Write out, word for word, every line in the data below from the one containing "Qwen2.5-7B-Instruct and Llama-3.1-8B-Instruct are" to the one containing "The robotic setup", both of them included.

##############################

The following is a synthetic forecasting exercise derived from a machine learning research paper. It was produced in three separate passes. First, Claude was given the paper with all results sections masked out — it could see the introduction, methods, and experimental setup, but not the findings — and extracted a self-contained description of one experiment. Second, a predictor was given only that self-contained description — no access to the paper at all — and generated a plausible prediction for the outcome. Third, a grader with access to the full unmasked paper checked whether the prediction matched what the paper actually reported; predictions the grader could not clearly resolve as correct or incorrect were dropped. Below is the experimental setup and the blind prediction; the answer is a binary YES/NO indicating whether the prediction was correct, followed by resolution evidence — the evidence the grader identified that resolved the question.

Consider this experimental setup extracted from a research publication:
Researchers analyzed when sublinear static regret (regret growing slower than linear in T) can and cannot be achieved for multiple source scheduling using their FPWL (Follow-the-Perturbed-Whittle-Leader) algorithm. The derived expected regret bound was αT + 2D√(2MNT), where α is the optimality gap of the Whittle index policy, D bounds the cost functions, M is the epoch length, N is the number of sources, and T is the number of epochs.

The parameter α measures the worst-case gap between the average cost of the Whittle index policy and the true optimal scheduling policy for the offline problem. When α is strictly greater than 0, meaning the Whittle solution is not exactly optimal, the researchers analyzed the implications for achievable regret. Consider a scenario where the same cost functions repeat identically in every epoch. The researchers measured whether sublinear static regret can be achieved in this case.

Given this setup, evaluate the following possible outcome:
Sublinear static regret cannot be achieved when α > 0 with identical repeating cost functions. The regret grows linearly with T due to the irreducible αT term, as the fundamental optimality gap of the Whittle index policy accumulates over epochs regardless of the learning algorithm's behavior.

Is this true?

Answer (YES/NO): YES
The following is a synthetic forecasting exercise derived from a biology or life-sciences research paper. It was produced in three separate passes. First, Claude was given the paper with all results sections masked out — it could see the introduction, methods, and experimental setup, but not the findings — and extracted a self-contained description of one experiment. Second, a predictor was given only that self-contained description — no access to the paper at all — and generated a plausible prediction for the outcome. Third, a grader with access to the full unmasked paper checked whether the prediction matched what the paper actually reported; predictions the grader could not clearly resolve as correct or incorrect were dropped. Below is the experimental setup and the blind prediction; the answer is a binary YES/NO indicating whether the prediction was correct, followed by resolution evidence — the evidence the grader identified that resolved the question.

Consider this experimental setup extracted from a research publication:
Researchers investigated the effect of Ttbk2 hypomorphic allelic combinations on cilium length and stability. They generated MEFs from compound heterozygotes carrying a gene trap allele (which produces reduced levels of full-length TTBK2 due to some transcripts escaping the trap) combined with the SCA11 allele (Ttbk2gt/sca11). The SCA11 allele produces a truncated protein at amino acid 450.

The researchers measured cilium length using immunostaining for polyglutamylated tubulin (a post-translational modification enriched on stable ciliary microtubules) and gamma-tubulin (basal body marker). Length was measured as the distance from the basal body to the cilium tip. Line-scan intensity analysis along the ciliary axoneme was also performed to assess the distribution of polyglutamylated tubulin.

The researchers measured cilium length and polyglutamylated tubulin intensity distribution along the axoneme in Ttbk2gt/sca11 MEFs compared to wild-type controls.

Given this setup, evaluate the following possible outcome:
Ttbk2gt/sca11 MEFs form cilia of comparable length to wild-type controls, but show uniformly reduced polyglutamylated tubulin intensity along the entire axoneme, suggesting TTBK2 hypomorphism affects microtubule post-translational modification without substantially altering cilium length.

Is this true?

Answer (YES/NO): NO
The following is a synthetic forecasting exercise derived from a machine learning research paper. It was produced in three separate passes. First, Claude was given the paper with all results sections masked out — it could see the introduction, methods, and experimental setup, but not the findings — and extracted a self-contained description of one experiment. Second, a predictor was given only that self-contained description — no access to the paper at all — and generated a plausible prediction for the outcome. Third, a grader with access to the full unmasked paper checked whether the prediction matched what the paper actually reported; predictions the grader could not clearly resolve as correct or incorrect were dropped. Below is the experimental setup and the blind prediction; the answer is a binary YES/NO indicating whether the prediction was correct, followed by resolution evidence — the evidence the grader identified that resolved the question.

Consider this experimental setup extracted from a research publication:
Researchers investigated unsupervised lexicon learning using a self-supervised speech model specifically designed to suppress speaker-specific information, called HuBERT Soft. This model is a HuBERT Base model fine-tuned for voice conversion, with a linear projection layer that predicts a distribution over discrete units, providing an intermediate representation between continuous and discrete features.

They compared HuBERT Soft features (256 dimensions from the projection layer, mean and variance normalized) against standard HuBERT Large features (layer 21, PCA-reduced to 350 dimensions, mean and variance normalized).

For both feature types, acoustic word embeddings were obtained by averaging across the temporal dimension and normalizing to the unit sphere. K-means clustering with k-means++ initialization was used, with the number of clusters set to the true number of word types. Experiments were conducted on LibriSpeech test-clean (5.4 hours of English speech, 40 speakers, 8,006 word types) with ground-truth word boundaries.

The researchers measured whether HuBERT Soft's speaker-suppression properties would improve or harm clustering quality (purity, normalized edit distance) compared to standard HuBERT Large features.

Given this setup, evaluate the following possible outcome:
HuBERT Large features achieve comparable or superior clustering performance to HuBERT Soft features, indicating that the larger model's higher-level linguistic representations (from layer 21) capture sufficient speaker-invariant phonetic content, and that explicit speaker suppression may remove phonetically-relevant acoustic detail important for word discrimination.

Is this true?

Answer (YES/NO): YES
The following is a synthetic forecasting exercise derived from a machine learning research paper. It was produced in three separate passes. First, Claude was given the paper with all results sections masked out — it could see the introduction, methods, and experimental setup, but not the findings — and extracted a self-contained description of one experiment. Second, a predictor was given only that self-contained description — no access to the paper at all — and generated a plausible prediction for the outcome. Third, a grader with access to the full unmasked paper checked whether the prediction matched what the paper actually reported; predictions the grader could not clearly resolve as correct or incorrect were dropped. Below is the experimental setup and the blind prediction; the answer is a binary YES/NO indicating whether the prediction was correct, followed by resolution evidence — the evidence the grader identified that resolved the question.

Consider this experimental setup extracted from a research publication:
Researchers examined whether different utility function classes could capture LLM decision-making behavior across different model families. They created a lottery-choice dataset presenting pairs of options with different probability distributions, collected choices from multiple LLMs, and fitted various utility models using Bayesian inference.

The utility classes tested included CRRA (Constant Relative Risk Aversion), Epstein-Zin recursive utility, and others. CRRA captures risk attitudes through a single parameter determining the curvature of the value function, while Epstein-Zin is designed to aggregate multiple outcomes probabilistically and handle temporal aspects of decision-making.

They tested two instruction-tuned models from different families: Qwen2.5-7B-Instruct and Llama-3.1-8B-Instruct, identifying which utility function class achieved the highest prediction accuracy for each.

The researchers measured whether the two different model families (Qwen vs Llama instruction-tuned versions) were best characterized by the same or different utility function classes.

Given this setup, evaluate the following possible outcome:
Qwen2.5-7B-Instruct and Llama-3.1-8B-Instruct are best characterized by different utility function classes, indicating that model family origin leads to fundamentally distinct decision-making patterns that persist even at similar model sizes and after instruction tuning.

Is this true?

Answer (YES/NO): YES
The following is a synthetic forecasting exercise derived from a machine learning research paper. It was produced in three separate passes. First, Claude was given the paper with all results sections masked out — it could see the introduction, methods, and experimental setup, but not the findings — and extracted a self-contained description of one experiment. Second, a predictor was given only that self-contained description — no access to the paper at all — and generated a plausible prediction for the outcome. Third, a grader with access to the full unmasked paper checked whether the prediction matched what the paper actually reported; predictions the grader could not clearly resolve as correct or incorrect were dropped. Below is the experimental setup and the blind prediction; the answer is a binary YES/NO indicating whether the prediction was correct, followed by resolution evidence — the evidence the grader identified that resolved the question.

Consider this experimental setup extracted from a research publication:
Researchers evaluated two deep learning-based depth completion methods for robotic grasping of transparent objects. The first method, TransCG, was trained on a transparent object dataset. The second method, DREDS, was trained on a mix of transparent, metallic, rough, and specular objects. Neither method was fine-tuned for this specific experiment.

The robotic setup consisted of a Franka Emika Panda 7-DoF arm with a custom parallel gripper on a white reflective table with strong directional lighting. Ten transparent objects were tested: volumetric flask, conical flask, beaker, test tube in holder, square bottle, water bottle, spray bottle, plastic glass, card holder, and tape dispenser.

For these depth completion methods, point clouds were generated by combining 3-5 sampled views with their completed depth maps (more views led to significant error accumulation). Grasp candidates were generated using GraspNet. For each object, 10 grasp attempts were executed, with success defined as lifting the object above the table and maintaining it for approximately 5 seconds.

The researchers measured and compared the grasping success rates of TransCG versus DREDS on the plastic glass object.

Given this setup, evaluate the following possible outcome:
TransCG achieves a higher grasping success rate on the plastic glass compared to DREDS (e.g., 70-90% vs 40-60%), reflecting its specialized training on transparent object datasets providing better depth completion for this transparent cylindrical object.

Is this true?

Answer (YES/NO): NO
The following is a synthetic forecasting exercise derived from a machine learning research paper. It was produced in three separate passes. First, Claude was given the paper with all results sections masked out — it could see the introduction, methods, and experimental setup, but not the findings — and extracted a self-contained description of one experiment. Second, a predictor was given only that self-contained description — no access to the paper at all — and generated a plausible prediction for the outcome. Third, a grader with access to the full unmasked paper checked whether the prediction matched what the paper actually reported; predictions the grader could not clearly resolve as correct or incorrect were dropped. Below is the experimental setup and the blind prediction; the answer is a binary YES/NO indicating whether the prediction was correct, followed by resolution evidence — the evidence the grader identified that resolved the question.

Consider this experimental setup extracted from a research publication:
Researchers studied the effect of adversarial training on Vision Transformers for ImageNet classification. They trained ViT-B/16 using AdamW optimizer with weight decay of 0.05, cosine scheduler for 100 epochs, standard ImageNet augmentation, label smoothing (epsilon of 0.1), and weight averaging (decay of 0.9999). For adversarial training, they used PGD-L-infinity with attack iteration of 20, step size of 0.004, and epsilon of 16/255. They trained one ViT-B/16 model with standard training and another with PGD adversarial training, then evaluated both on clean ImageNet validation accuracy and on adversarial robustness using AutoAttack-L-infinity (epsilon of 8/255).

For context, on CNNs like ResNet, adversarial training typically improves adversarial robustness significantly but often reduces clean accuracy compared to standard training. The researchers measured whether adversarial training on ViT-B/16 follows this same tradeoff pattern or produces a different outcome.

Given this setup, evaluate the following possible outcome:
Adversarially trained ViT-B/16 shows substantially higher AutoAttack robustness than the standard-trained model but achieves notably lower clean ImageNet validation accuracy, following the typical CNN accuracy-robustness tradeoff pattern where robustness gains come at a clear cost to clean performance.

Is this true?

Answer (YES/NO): NO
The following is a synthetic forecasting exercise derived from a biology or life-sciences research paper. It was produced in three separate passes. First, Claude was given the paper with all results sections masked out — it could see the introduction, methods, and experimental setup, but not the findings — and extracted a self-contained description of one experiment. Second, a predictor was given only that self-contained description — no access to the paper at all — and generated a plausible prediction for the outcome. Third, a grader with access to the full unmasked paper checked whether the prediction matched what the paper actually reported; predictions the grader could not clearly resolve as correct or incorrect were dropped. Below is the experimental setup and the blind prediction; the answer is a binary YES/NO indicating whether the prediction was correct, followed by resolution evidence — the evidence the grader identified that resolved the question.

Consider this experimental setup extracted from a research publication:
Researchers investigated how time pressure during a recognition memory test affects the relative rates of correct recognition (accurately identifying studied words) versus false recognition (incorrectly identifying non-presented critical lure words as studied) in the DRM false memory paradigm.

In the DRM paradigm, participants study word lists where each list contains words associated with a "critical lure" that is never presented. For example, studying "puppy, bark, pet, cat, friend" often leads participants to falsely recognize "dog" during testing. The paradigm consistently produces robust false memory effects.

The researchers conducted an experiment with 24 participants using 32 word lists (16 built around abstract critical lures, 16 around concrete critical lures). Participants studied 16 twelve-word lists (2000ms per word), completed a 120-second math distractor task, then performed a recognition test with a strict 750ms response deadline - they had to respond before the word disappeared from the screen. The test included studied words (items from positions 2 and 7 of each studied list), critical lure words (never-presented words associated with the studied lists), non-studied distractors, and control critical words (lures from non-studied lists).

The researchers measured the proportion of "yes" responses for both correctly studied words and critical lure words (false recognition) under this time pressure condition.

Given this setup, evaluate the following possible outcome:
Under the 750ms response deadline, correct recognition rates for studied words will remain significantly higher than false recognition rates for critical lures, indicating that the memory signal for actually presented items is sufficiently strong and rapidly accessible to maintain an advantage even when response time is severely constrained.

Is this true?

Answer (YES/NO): NO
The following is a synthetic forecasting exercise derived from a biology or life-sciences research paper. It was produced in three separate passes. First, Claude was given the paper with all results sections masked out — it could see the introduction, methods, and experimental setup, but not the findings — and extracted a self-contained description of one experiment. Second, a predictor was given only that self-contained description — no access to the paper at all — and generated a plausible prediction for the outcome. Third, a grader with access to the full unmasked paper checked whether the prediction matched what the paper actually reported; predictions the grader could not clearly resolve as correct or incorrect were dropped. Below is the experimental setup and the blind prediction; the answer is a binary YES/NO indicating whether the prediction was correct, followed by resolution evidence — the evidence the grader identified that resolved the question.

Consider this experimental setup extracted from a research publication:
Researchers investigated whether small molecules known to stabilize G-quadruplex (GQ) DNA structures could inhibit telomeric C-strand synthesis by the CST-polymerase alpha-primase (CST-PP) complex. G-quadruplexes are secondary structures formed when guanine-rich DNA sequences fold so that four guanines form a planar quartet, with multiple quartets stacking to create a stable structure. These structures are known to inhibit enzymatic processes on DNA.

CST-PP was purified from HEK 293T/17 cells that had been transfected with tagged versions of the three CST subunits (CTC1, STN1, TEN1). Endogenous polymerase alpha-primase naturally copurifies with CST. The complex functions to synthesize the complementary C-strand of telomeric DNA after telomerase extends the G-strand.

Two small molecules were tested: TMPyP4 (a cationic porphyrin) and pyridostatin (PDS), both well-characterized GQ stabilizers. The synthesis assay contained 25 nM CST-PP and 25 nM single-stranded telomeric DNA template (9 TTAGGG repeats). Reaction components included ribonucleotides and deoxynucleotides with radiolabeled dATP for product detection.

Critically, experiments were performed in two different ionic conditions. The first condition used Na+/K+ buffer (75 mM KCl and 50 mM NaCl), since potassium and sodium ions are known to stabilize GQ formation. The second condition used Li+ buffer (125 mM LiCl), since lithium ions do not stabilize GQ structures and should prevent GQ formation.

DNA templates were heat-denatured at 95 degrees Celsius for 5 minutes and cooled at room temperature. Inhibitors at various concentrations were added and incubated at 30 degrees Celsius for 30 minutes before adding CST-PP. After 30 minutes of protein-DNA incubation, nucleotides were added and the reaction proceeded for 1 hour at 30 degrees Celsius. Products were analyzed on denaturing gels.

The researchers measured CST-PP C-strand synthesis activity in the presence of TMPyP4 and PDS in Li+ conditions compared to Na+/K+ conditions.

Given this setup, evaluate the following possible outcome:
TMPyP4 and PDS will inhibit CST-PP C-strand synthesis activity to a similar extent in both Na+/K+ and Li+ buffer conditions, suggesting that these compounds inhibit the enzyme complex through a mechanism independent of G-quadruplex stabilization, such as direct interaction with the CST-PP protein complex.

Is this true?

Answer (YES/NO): NO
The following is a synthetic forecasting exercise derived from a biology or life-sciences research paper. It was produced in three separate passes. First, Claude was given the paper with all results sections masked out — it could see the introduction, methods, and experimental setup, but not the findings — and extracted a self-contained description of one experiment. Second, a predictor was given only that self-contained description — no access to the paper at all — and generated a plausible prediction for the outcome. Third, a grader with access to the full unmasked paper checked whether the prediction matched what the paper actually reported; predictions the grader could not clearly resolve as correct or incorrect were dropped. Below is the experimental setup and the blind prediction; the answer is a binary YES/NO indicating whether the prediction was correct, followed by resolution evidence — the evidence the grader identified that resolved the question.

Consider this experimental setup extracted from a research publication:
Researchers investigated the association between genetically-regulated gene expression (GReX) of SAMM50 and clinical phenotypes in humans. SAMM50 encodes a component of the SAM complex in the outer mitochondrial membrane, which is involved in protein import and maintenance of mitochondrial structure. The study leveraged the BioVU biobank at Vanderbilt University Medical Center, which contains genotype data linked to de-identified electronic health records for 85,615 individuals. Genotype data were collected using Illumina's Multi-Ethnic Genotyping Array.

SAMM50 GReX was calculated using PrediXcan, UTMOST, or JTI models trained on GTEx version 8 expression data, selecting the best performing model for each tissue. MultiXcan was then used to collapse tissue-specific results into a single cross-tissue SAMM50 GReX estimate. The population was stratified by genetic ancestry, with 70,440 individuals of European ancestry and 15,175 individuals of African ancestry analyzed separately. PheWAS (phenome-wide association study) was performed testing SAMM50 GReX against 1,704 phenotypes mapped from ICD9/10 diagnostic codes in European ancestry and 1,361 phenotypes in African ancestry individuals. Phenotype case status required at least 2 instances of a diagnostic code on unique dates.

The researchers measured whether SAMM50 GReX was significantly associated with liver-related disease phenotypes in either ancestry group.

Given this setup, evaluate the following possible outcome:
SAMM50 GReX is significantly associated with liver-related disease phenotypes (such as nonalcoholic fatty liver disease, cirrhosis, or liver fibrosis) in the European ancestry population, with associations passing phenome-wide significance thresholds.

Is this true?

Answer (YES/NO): YES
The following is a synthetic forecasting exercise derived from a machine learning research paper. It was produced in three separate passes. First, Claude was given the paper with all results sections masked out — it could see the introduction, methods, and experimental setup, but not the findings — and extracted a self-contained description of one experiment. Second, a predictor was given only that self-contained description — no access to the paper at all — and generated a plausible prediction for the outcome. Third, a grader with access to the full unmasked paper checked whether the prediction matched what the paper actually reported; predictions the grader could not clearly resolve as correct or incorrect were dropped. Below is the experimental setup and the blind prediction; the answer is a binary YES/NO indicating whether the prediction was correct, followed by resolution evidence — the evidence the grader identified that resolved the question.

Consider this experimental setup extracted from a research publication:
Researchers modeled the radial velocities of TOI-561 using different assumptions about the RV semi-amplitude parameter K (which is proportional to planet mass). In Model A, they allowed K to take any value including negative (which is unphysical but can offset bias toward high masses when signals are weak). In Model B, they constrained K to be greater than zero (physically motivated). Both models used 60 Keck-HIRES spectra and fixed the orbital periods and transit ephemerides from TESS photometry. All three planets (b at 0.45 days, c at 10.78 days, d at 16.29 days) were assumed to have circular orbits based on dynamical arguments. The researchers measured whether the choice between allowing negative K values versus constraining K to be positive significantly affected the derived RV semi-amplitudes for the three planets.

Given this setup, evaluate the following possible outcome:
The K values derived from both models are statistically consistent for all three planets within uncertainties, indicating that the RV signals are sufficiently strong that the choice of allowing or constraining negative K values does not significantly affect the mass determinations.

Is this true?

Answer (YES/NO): YES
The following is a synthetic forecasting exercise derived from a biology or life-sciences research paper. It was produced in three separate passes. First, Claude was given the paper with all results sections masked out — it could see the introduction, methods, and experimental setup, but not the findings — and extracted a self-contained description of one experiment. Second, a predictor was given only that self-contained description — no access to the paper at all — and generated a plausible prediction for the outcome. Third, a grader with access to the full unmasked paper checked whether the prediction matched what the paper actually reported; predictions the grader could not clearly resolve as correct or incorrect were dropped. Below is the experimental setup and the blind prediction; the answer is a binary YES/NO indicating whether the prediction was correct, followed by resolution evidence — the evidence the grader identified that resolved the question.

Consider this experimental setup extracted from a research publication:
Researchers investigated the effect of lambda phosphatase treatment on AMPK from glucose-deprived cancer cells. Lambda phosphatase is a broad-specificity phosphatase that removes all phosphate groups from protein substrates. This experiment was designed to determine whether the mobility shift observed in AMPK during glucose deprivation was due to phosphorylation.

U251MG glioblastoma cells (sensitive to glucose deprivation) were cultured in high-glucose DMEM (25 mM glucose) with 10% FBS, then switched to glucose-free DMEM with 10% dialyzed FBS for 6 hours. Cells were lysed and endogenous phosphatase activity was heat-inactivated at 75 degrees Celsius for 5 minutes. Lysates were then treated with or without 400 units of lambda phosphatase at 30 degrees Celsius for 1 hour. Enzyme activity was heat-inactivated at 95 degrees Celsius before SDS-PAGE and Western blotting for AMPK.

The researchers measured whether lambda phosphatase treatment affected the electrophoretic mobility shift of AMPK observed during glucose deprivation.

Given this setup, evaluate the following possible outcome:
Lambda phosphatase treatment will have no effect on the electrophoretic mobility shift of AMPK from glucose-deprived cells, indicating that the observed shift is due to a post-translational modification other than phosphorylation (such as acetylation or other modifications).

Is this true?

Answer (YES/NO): NO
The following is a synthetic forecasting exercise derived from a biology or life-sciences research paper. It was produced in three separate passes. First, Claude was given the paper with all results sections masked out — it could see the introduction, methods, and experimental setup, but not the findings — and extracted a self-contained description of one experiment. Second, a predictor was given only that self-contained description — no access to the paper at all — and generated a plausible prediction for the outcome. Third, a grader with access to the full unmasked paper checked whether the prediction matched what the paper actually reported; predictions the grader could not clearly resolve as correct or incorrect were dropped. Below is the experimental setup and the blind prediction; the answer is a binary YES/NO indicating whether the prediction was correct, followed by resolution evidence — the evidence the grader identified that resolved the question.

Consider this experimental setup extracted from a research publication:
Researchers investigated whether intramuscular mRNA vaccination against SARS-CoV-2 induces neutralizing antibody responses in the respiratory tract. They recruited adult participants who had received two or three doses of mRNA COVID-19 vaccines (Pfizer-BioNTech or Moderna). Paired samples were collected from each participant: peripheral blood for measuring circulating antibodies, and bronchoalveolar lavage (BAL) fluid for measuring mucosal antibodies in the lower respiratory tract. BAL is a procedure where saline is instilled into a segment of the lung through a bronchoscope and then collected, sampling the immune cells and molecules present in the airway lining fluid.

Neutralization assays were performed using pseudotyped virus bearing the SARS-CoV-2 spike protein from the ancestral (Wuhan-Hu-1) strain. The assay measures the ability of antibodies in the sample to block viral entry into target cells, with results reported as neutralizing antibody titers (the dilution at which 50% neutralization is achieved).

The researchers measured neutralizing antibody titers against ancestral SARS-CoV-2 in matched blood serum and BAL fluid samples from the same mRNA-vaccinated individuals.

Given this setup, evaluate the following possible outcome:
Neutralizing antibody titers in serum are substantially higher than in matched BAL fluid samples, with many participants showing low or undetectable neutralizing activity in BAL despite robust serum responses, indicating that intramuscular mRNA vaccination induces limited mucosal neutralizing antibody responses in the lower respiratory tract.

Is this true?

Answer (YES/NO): YES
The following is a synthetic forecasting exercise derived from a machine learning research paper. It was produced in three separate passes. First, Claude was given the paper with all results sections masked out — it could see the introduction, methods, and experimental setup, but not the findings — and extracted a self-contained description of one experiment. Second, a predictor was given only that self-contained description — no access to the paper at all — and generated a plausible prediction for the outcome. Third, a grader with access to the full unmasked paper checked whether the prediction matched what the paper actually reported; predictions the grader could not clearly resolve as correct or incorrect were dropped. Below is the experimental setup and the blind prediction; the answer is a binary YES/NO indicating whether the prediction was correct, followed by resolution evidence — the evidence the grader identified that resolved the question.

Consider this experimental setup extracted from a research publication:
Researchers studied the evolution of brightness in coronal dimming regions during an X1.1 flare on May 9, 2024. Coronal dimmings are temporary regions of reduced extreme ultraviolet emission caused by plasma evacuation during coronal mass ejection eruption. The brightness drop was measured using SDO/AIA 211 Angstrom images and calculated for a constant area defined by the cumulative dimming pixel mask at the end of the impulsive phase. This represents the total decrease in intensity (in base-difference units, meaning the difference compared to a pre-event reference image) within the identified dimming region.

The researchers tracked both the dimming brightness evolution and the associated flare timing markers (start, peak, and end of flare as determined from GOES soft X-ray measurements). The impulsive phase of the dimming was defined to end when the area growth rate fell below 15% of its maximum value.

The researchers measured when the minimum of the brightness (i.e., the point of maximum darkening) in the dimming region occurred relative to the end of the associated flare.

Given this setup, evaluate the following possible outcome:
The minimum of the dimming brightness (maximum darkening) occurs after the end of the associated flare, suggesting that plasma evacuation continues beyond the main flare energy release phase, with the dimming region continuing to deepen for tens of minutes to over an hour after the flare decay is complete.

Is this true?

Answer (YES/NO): YES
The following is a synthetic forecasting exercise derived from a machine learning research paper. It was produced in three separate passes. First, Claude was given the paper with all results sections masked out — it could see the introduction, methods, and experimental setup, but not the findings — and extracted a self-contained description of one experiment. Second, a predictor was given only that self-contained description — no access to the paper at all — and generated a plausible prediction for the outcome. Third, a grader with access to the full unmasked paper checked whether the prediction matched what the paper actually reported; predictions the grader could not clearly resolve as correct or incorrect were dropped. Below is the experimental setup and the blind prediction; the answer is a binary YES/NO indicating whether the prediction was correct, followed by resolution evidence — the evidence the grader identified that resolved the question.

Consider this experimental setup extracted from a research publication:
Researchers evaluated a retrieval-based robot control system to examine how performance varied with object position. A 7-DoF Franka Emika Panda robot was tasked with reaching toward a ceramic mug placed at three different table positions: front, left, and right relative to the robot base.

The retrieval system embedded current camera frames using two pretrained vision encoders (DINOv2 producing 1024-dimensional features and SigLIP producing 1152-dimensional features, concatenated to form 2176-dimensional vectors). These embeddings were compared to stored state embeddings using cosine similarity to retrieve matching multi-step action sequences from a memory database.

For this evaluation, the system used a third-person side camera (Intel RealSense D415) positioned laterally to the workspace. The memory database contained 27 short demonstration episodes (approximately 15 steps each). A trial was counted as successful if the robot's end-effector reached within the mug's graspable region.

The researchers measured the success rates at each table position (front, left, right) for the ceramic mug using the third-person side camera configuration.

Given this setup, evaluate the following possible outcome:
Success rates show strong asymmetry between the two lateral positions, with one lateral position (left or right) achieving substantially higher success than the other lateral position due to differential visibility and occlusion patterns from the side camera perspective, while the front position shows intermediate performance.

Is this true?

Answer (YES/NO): NO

##############################

**Exercise answer:**
Qwen2.5-7B-Instruct and Llama-3.1-8B-Instruct are best characterized by different utility function classes, indicating that model family origin leads to fundamentally distinct decision-making patterns that persist even at similar model sizes and after instruction tuning.

Is this true?

Answer (YES/NO): YES
The following is a synthetic forecasting exercise derived from a machine learning research paper. It was produced in three separate passes. First, Claude was given the paper with all results sections masked out — it could see the introduction, methods, and experimental setup, but not the findings — and extracted a self-contained description of one experiment. Second, a predictor was given only that self-contained description — no access to the paper at all — and generated a plausible prediction for the outcome. Third, a grader with access to the full unmasked paper checked whether the prediction matched what the paper actually reported; predictions the grader could not clearly resolve as correct or incorrect were dropped. Below is the experimental setup and the blind prediction; the answer is a binary YES/NO indicating whether the prediction was correct, followed by resolution evidence — the evidence the grader identified that resolved the question.

Consider this experimental setup extracted from a research publication:
Researchers evaluated two deep learning-based depth completion methods for robotic grasping of transparent objects. The first method, TransCG, was trained on a transparent object dataset. The second method, DREDS, was trained on a mix of transparent, metallic, rough, and specular objects. Neither method was fine-tuned for this specific experiment.

The robotic setup consisted of a Franka Emika Panda 7-DoF arm with a custom parallel gripper on a white reflective table with strong directional lighting. Ten transparent objects were tested: volumetric flask, conical flask, beaker, test tube in holder, square bottle, water bottle, spray bottle, plastic glass, card holder, and tape dispenser.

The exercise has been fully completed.